Мальчик снова посмотрел на меня отсутствующими глазами.
Тогда я полез в свой мешок и достал оттуда сухарь и кусок сахара. Глаза мальчика болезненно сощурились. Он осмотрел сухарь, сел на диван и, как зверек-грызун, начал слабо скрести сухарь зубами. А я крутил ручку патефона и испытывал почти физическую боль от странного безумия Левушки.
– А кто же ночью крутит эту машину?
– сам не знаю почему, спросил я.
– Мама.
Я опустил руку. Патефон замолчал. Опьяненный неожиданной сытостью, мальчик не заметил, что "Брызги шампанского" умолкли.
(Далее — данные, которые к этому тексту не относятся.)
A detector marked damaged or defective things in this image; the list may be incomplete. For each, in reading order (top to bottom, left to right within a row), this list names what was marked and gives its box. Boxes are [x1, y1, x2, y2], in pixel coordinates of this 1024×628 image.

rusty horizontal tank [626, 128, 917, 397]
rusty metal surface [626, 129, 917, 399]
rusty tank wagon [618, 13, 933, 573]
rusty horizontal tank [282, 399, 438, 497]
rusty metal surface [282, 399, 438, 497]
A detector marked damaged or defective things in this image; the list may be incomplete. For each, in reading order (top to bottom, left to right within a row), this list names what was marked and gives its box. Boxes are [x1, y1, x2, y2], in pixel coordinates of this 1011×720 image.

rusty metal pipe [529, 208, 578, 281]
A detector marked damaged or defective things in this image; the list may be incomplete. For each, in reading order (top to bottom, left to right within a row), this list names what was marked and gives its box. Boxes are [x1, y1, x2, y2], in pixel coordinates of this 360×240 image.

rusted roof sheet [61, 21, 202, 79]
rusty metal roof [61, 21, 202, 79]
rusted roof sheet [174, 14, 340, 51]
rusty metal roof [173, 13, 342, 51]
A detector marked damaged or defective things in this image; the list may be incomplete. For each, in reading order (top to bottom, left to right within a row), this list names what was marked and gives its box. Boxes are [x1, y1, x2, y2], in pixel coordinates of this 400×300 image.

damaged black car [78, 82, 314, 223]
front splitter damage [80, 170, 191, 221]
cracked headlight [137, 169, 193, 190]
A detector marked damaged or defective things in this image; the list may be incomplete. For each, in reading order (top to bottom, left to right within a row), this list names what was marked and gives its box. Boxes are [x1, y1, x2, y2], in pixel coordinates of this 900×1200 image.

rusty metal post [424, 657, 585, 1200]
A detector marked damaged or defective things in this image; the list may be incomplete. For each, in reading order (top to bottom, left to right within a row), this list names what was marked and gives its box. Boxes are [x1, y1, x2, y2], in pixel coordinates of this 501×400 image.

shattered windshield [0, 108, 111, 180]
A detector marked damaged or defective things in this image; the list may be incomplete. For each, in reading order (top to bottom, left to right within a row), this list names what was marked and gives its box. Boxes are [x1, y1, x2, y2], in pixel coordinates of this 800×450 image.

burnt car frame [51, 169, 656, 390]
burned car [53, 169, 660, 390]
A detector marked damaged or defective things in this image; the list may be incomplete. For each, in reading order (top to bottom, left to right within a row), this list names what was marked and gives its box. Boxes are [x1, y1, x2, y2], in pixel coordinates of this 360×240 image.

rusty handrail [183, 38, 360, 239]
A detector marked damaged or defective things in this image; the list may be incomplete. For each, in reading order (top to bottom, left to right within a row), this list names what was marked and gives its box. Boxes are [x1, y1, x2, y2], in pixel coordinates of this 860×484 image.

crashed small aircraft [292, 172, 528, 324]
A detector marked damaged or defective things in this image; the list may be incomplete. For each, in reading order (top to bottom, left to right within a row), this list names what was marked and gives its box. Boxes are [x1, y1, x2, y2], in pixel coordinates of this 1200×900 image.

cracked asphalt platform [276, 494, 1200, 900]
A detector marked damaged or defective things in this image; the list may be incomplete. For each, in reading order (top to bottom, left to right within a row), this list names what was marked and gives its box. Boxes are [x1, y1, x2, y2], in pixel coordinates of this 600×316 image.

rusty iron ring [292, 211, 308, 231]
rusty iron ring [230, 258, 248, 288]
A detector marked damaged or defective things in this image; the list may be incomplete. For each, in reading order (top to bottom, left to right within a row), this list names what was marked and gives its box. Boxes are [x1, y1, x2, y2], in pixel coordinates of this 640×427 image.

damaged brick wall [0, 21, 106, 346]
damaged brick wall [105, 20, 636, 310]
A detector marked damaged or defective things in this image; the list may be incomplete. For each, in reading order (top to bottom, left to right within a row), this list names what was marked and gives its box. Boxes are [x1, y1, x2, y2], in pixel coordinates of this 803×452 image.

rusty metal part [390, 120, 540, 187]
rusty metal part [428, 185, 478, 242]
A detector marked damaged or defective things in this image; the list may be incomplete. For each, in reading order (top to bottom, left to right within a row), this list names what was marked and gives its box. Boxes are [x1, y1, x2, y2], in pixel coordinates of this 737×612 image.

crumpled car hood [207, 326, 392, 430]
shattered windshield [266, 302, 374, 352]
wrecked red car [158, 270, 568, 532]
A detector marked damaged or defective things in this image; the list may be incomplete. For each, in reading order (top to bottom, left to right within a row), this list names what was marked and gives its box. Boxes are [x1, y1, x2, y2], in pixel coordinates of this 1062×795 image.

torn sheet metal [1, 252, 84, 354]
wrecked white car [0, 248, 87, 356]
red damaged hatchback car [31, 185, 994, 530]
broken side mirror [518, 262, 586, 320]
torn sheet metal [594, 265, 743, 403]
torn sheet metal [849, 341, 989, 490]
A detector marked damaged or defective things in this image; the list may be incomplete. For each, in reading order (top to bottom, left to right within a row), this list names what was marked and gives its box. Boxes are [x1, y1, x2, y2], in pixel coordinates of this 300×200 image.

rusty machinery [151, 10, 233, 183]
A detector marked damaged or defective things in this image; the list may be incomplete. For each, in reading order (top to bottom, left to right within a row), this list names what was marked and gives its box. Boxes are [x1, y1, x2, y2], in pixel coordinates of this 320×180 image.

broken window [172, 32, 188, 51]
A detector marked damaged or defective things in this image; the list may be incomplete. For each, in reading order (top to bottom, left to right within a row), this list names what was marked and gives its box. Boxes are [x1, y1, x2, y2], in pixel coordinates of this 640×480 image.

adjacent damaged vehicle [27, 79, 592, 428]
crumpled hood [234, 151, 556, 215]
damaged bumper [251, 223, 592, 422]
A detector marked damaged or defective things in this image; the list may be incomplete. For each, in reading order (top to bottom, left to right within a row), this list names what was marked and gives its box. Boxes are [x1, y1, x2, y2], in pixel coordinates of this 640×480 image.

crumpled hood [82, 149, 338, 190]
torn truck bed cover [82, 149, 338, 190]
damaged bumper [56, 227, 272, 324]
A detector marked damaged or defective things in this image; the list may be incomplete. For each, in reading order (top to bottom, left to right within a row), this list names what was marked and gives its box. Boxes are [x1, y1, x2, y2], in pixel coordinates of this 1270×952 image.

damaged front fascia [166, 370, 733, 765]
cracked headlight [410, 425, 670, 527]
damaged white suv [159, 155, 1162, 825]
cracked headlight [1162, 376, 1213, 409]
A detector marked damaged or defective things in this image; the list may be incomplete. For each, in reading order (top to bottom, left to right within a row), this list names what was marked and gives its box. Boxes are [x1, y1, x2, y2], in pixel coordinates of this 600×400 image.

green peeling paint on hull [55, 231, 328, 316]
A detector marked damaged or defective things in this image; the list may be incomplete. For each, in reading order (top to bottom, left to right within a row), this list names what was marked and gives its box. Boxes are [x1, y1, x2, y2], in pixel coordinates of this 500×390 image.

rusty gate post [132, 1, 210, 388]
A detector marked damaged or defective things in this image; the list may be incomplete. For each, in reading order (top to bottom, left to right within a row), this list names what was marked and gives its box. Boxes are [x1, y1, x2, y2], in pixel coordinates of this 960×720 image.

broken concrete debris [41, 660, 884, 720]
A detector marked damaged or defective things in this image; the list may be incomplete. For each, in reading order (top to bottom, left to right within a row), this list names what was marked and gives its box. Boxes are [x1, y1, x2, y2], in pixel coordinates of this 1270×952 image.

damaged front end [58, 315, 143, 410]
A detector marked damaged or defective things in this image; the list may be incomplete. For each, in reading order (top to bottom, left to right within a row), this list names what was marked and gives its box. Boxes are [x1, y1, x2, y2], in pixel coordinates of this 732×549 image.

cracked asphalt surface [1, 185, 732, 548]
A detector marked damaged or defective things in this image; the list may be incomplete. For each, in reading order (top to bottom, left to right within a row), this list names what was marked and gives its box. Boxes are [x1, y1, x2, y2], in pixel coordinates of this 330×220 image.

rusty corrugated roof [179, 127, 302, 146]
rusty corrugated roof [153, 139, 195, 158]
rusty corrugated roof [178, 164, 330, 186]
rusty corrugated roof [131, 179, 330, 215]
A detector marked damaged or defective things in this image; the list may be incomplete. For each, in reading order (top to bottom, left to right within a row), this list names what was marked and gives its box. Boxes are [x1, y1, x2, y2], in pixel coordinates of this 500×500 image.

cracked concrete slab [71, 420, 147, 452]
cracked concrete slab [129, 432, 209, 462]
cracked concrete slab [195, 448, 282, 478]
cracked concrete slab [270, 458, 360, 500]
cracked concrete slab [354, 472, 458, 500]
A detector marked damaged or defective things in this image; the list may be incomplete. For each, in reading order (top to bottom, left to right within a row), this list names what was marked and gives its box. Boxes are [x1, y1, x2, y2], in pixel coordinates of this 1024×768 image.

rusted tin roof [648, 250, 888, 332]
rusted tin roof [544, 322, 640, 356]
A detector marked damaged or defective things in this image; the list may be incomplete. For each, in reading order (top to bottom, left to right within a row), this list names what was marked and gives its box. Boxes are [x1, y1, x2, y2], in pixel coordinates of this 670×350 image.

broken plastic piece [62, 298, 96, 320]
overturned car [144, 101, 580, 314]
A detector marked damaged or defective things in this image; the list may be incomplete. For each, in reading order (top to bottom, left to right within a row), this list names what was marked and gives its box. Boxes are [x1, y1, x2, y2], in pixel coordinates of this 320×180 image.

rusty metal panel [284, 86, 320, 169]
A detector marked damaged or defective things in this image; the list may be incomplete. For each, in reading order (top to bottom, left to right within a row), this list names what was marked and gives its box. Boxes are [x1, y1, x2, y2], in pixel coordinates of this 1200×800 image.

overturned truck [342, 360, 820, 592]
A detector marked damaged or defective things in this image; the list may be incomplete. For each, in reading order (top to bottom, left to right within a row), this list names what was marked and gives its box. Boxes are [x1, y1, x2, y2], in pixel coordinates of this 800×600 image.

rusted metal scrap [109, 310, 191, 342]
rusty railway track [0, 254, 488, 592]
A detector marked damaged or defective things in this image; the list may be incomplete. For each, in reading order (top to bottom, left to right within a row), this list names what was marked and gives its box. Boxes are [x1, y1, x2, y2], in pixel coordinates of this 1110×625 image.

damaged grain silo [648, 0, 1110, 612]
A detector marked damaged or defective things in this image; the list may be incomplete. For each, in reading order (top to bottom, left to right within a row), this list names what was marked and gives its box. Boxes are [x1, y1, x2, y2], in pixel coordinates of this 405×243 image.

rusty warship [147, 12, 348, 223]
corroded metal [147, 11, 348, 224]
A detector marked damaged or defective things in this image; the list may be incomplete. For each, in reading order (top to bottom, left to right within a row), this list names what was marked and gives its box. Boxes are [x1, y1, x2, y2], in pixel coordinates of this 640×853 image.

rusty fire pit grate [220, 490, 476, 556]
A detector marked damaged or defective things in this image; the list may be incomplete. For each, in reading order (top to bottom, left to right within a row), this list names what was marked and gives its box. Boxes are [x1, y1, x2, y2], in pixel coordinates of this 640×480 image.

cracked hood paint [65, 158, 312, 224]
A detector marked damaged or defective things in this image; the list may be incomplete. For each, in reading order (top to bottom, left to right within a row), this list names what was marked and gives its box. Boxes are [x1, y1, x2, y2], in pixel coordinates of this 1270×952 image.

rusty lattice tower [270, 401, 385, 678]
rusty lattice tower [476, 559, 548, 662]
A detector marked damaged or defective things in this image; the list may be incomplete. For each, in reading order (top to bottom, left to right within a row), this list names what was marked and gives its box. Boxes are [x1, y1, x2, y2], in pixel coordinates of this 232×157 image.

– Левушка, - сказал я, подходя к мальчику, - вставай, одевайся. Мы поедем в больницу. Все будет в порядке.
Мы вышли на улицу. Это была темная узкая улица, которая одним концом упиралась в Фонтанку. Я нес патефон. Вдруг завыли сирены.
Мимо нас пробежало несколько человек. Они бежали так медленно, что их можно было обогнать обычным хорошим шагом. Они бежали скорее по привычке, чем от страха.
Мы зашагали быстрее. Левушка еле волочил ноги, и у него сразу появилась одышка: видимо, он мало двигался.
Когда мы очутились на набережной, я услышал хорошо знакомый мне металлический шорох приближающегося снаряда. Звук усиливался с леденящим нарастанием, и казалось, снаряд летит прямо в нас с Левушкой.
– Ложись!
– скомандовал я мальчику.
Я бросил патефон и упал на мостовую, а Левушка сделал еще несколько шагов и тоже упал. Снаряд разорвался близко. Послышался жалостный звон разбитого стекла. Я хотел было подняться, но тут шарахнул второй. Он разорвался в Фонтанке, подняв столб воды, и на набережную обрушился град осколков льда. Третий снаряд разорвался далеко.